We had a beautiful snowfall last night. It clung to the yard and even to the street. We knew what was coming, we just did not know how much snow we would get. Sometimes life is like that. We know something is happening, we just don’t have knowledge of how intense it may be or how much it will affect us.
The trick in dealing with the question of amounts is not to get carried away. Being prepared is always good. Just don’t plan or spend for something that would cause pain if it did not happen. Think of it as a measured response in everything.
It is easy to get carried away. I remember the first year I was in Alaska with the Air Force. We had significant snow early in September, and I went downtown and had studded snow tires put on my truck. What I did not understand, because it was my first year in Alaska, was that the snow would melt right away, and we did not get another heavy snow until late October. So, I had spent money on snow tires that just weren’t needed for another couple of months. I would be better off if I purchased the tires later when I really needed them.
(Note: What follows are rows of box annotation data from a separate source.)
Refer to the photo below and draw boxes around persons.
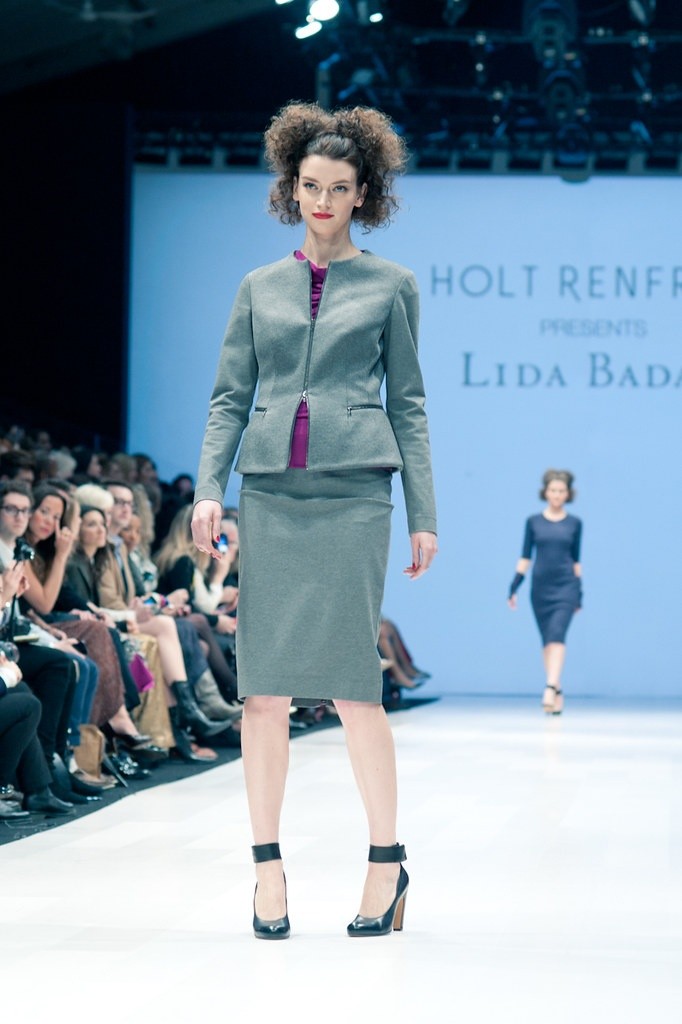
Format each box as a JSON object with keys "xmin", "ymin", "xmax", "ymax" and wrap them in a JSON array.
[
  {"xmin": 191, "ymin": 105, "xmax": 440, "ymax": 938},
  {"xmin": 508, "ymin": 470, "xmax": 582, "ymax": 717},
  {"xmin": 0, "ymin": 427, "xmax": 430, "ymax": 817}
]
I know we all take such actions, trying to stay ahead of the circumstances before us, and often spending to procure things we don’t need right away. I think that’s the way we are as a society. We are often looking forward and planning. Although it is good to look ahead and prepare, there are also some problems that can be caused in some related actions.
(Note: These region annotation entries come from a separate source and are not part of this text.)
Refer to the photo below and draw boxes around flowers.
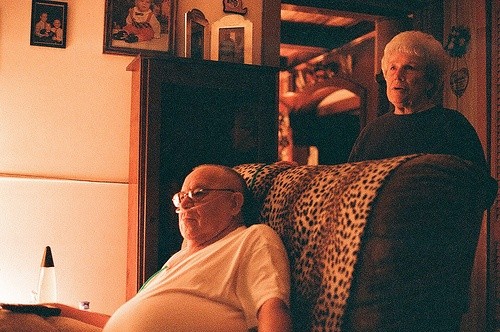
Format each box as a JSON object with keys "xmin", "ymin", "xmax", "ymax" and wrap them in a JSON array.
[{"xmin": 442, "ymin": 24, "xmax": 471, "ymax": 56}]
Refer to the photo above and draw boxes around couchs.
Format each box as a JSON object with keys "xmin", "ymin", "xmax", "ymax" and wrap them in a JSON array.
[{"xmin": 231, "ymin": 154, "xmax": 498, "ymax": 332}]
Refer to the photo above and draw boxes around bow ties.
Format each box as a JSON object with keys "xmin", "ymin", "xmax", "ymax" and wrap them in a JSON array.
[{"xmin": 135, "ymin": 11, "xmax": 144, "ymax": 16}]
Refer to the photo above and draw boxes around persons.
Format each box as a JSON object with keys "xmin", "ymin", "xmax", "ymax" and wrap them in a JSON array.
[
  {"xmin": 50, "ymin": 19, "xmax": 63, "ymax": 44},
  {"xmin": 113, "ymin": 0, "xmax": 161, "ymax": 43},
  {"xmin": 35, "ymin": 12, "xmax": 51, "ymax": 42},
  {"xmin": 33, "ymin": 163, "xmax": 292, "ymax": 332},
  {"xmin": 348, "ymin": 32, "xmax": 498, "ymax": 213}
]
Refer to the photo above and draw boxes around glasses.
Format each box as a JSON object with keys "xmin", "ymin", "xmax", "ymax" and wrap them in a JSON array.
[{"xmin": 171, "ymin": 187, "xmax": 236, "ymax": 207}]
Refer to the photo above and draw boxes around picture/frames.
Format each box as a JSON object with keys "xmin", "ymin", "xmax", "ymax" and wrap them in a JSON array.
[
  {"xmin": 29, "ymin": 0, "xmax": 67, "ymax": 48},
  {"xmin": 184, "ymin": 9, "xmax": 210, "ymax": 59},
  {"xmin": 103, "ymin": 0, "xmax": 179, "ymax": 58},
  {"xmin": 210, "ymin": 15, "xmax": 252, "ymax": 65}
]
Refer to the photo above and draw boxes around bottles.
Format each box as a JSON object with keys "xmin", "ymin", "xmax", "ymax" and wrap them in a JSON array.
[{"xmin": 36, "ymin": 245, "xmax": 59, "ymax": 305}]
We need to be careful not to purchase too much, for it may not all be required. Even worse, we can buy things too early, and by the time we need them, we cannot remember where we stored them. Then we have to go out and spend more money to purchase them again.
The trick is to find moderation in preparedness. We have the things that we usually use, and maybe a few items for just in case. We need to not go overboard one way or the other, and we should have a plan to know what’s where.
Just by putting in a little bit of forethought, we could spend less, enjoy things more, and have some real preparation of what may come, without spending too much.
Just one mean old master sergeant’s thoughts.
Thank you for being with me today. I hope to be with you again tomorrow.